* begin Material provided *

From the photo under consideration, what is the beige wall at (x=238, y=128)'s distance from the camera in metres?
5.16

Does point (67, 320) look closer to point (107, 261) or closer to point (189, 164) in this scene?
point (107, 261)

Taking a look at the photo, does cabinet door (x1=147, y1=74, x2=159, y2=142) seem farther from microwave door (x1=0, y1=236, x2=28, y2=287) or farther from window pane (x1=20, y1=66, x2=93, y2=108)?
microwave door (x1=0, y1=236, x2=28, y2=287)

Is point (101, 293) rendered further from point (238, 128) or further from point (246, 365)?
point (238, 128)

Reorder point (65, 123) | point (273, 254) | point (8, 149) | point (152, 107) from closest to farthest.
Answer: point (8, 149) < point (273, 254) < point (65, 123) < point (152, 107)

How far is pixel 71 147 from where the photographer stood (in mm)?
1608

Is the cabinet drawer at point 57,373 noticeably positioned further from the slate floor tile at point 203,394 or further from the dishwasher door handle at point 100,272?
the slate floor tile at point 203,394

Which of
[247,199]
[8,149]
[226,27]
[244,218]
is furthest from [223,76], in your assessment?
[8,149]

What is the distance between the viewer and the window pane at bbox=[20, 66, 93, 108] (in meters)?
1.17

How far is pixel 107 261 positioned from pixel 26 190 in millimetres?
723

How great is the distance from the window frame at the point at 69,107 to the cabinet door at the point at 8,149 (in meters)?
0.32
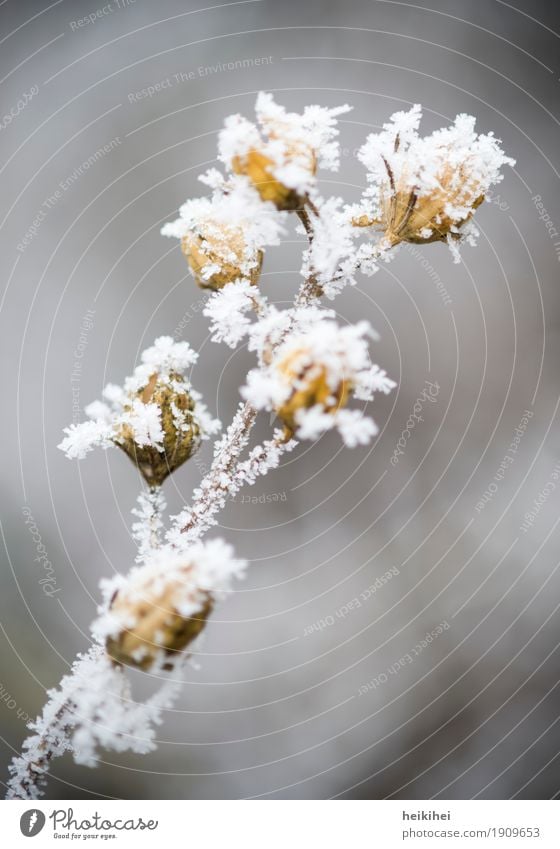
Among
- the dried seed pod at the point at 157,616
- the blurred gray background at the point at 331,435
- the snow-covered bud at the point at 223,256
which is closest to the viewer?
the dried seed pod at the point at 157,616

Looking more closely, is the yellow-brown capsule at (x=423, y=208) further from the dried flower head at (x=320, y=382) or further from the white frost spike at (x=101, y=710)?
the white frost spike at (x=101, y=710)

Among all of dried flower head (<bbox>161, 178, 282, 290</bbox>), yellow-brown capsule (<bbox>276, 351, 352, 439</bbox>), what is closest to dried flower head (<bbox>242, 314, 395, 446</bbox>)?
yellow-brown capsule (<bbox>276, 351, 352, 439</bbox>)

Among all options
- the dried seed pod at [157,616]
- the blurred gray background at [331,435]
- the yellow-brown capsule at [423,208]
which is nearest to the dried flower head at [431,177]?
the yellow-brown capsule at [423,208]

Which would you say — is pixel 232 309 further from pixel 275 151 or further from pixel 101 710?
pixel 101 710

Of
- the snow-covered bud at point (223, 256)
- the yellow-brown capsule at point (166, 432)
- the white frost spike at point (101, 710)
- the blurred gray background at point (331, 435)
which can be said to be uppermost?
the blurred gray background at point (331, 435)

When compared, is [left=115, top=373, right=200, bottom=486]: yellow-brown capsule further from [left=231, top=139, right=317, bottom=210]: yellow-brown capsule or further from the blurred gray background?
the blurred gray background

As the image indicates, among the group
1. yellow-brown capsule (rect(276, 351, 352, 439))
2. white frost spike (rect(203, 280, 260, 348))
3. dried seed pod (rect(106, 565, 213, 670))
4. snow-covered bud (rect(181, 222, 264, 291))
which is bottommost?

* end Material provided *

== Job ==
All of the entries above should be duplicated exactly, except for the pictures.

== Complete answer ==
From the photo under consideration, what is the beige wall at (x=238, y=128)'s distance from the camera in metres?
5.16

Does point (67, 320) look closer to point (107, 261) or closer to point (189, 164) in this scene?
point (107, 261)

Taking a look at the photo, does cabinet door (x1=147, y1=74, x2=159, y2=142) seem farther from microwave door (x1=0, y1=236, x2=28, y2=287) or farther from window pane (x1=20, y1=66, x2=93, y2=108)?
microwave door (x1=0, y1=236, x2=28, y2=287)

Is point (101, 293) rendered further from point (238, 128) or further from point (246, 365)?
point (238, 128)

Reorder point (65, 123) | point (273, 254) | point (8, 149) | point (152, 107) from closest to farthest.
Answer: point (8, 149) < point (273, 254) < point (65, 123) < point (152, 107)

How far is pixel 71 147 from where the photographer stood (in mm)?
1608

Is the cabinet drawer at point 57,373 noticeably positioned further from the slate floor tile at point 203,394 or further from the dishwasher door handle at point 100,272?
the slate floor tile at point 203,394

Which of
[247,199]
[8,149]
[226,27]
[244,218]
is furthest from [223,76], in your assessment?
[8,149]

What is the distance between the viewer and the window pane at bbox=[20, 66, 93, 108] (in meters)?
1.17

How far is pixel 107 261 positioned from pixel 26 190 in millimetres?
723

How great is the distance from the window frame at the point at 69,107 to the cabinet door at the point at 8,149 (in meters)?
0.32
Among
- the dried seed pod at the point at 157,616
- the blurred gray background at the point at 331,435
- the snow-covered bud at the point at 223,256
which is closest to the viewer?
the dried seed pod at the point at 157,616

Looking more closely, is the yellow-brown capsule at (x=423, y=208) further from the dried flower head at (x=320, y=382) or further from the white frost spike at (x=101, y=710)?
the white frost spike at (x=101, y=710)

Among all of dried flower head (<bbox>161, 178, 282, 290</bbox>), yellow-brown capsule (<bbox>276, 351, 352, 439</bbox>), what is closest to dried flower head (<bbox>242, 314, 395, 446</bbox>)?
yellow-brown capsule (<bbox>276, 351, 352, 439</bbox>)

Among all options
- the dried seed pod at [157,616]
- the blurred gray background at [331,435]
- the yellow-brown capsule at [423,208]
which is nearest to the dried flower head at [431,177]?
the yellow-brown capsule at [423,208]

Which would you say — is pixel 232 309 further from pixel 275 151 or further from pixel 101 710?
pixel 101 710

Of
- the snow-covered bud at point (223, 256)
- the yellow-brown capsule at point (166, 432)
- the white frost spike at point (101, 710)
- the blurred gray background at point (331, 435)
which can be said to be uppermost?
the blurred gray background at point (331, 435)

When compared, is [left=115, top=373, right=200, bottom=486]: yellow-brown capsule further from [left=231, top=139, right=317, bottom=210]: yellow-brown capsule or further from the blurred gray background?
the blurred gray background

As the image indicates, among the group
1. yellow-brown capsule (rect(276, 351, 352, 439))
2. white frost spike (rect(203, 280, 260, 348))
3. dried seed pod (rect(106, 565, 213, 670))
4. snow-covered bud (rect(181, 222, 264, 291))
which is bottommost?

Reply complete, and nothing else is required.